Volle Autos und Jedermann-Taxis
Transportforum Leipzig: Die Ökonomie des Teilens verändert das Verkehrswesen
Geteilte Autos, gemeinsame Fahrten – die Ökonomie des Teilens verändert den Transportbereich. Das könnte den Städten und dem Klima nutzen. Alteingesessene Unternehmen aber wehren sich.
Ein Knopfdruck auf dem Handy, und zwei Minuten später steht ein Auto für die Fahrt zum Wunschziel vor der Tür: So stellt sich David Plouffe den Stadtverkehr der Zukunft vor. Plouffe ist Strategiechef von Uber, einem Unternehmen, das die Idee des »Jedermann-Taxis« propagiert: Jeder Besitzer eines Autos kann Fahrgäste transportieren. Umgekehrt können Nutzer der Dienstleistung, die über eine App vermittelt wird, jeden Winkel der Stadt erreichen, ohne selbst ein Auto zu haben: »Man kann es nutzen, ohne es besitzen zu müssen.«
Der Fahrdienstleister Uber ist ein Phänomen der »Sharing Economy«. Die Ökonomie des Teilens erlebte ihre Anfänge bereits vor dem Handy, erfährt in Zeiten digitaler Vernetzung aber einen enormen Aufschwung – und könnte nicht zuletzt den individuellen Verkehr revolutionieren, wie eine Podiumsdiskussion beim International Transport Forum in Leipzig deutlich machte. Mobile Dienste erweitern die Möglichkeiten für etablierte Modelle des Carsharings, bei dem Dienstleister eine Flotte von Autos bereitstellen, die von Mitgliedern genutzt werden kann. Sie ermöglichen die Nutzung privater Autos als Taxis und sie erleichtern es, Mitfahrgelegenheiten zu vermitteln, wie es das Netzwerk BlaBlaCar tut. Die Zeit sei »reif gewesen für eine Optimierung« städtischer Mobilität, sagt der Gründer Frederic Mazzella: »Jetzt haben wir die Werkzeuge dafür.«
Unternehmer wie Mazzella sehen in den neuen Modellen passende Angebote für die Generation der »Digital Natives«, die mit Handy und Computer aufgewachsen sind und Kon- takte über soziale Netzwerke knüpfen. Zugleich könnte so aber auch der Überlastung von Umwelt und Infrastruktur begegnet werden. Bisher blieben private Pkw im Schnitt 23 Stunden und 45 Minuten pro Tag ungenutzt; wenn sie für Fahrten anderer angeboten würden, würden »Kapazitäten besser genutzt«, sagt UberMann Plouffe. Dank Mitfahrgelegenheiten säßen im Schnitt 2,7 statt 1,7 Menschen in einem Auto, was Staus verringere und Sprit spare, ergänzt Mazzella. BlaBlaCar habe dazu beigetragen, dass binnen zwei Jahren 500 000 Tonnen Erdöl eingespart worden seien.

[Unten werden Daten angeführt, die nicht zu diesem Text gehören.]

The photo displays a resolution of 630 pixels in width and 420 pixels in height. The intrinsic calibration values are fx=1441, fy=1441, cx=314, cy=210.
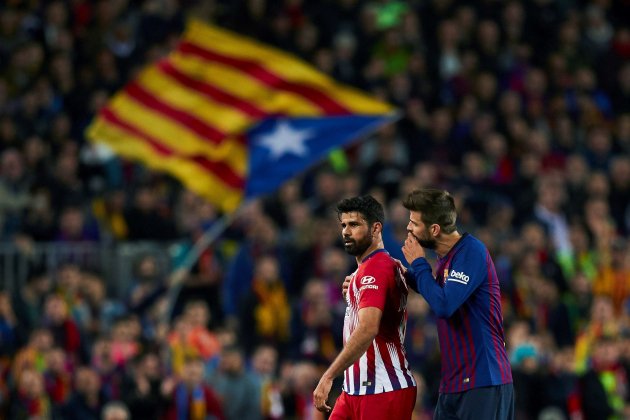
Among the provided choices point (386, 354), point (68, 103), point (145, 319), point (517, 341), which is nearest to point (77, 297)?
point (145, 319)

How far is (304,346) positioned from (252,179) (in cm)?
201

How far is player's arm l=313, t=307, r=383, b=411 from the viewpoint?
8453 mm

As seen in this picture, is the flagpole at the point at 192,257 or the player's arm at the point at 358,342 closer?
the player's arm at the point at 358,342

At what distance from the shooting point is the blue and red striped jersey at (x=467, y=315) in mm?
8539

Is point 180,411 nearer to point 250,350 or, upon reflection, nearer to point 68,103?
point 250,350

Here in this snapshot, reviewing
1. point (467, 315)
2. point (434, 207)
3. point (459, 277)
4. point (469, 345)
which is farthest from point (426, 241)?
point (469, 345)

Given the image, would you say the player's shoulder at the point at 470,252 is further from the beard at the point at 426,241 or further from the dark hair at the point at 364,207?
the dark hair at the point at 364,207

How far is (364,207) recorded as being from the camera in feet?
28.8

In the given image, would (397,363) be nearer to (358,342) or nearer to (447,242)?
(358,342)

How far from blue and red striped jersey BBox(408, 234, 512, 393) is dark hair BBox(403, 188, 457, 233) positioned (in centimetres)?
17

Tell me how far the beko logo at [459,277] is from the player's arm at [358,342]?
474mm

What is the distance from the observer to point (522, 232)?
18078 mm

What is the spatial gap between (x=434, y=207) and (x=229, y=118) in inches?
326

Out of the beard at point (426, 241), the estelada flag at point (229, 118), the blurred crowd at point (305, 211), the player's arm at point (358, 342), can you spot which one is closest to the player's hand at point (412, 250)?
the beard at point (426, 241)
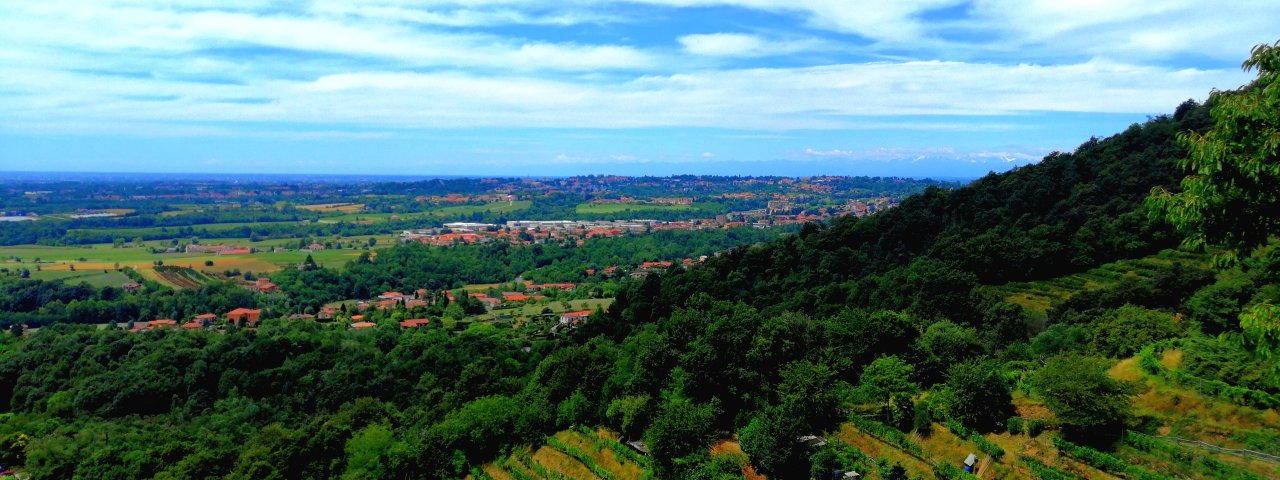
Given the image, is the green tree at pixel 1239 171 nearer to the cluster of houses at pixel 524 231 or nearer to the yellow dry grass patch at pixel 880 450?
the yellow dry grass patch at pixel 880 450

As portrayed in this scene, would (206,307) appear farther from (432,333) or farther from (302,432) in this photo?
(302,432)

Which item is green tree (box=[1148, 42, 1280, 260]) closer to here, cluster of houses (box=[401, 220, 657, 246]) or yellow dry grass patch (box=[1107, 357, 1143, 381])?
yellow dry grass patch (box=[1107, 357, 1143, 381])

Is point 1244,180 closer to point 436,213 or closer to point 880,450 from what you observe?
point 880,450

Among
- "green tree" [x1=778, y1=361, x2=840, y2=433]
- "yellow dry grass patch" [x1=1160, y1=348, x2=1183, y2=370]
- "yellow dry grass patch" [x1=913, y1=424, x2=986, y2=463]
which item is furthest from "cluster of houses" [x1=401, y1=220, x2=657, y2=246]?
"yellow dry grass patch" [x1=1160, y1=348, x2=1183, y2=370]

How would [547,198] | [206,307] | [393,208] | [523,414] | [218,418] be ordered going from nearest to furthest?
1. [523,414]
2. [218,418]
3. [206,307]
4. [393,208]
5. [547,198]

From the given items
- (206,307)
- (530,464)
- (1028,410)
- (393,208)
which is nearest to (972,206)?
(1028,410)

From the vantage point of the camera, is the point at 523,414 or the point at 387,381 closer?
the point at 523,414

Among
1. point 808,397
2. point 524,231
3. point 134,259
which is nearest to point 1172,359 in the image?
point 808,397
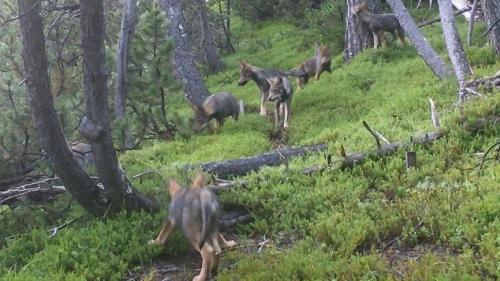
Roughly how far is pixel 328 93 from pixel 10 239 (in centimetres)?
955

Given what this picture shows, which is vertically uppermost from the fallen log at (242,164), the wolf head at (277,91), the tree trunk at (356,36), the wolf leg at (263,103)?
the tree trunk at (356,36)

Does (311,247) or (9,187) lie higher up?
(9,187)

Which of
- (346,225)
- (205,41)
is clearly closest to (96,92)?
(346,225)

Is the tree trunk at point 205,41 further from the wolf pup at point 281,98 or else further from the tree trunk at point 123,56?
the wolf pup at point 281,98

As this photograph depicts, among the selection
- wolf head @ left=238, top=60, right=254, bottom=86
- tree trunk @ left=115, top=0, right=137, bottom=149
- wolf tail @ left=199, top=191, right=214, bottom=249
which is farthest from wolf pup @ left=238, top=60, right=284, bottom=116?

Robin Chase sieht die gemeinsame Nutzung von Autos nicht nur als revolutionär für den Verkehr an, sondern auch für die Gesellschaft. Die Gründerin der Carsharing-Firma Zipcar und Autorin des Buches »Peers Inc.« ist überzeugt, dass die Ökonomie des Teilens zu einer regelrechten »Neuerfindung des Kapitalismus« führe. Geschäftsmodelle im »industriellen Kapitalismus« hätten darauf gegründet, Angebote an Waren und Leistungen knapp zu halten, was den Preis begründete. Nun entstünden Modelle, die auf Zusammenarbeit basierten – und in vielen Aspekten überlegen seien: beim Tempo der Entwicklung, bei der Lernfähigkeit und der Bündelung kreativer Potenziale.
Allerdings räumen traditionelle Anbieter die Straße nicht kampflos und verteidigen ihr Terrain etwa mit Verweis auf den Verbraucherschutz. Wer für Dienstleistungen bezahle, »will sicher sein, dass er an einen Experten gerät«, sagt Umberto de Pretto von der »International Road Transport Union«, die auch Taxiunternehmen vertritt. Das werde gesichert, indem staatliche Regeln etwa die Zertifizierung von Fahrern vorschrieben. Neue Anbieter setzten dagegen auf eine teils verpflichtende Bewertung durch die Nutzer. Die sei staatlichen Regelungen überlegen, weil stets aktuell. Die Platzverweise für Uber auch in deutschen Großstädten zeigen freilich, dass die Regulierungsbehörden davon noch nicht ganz überzeugt sind.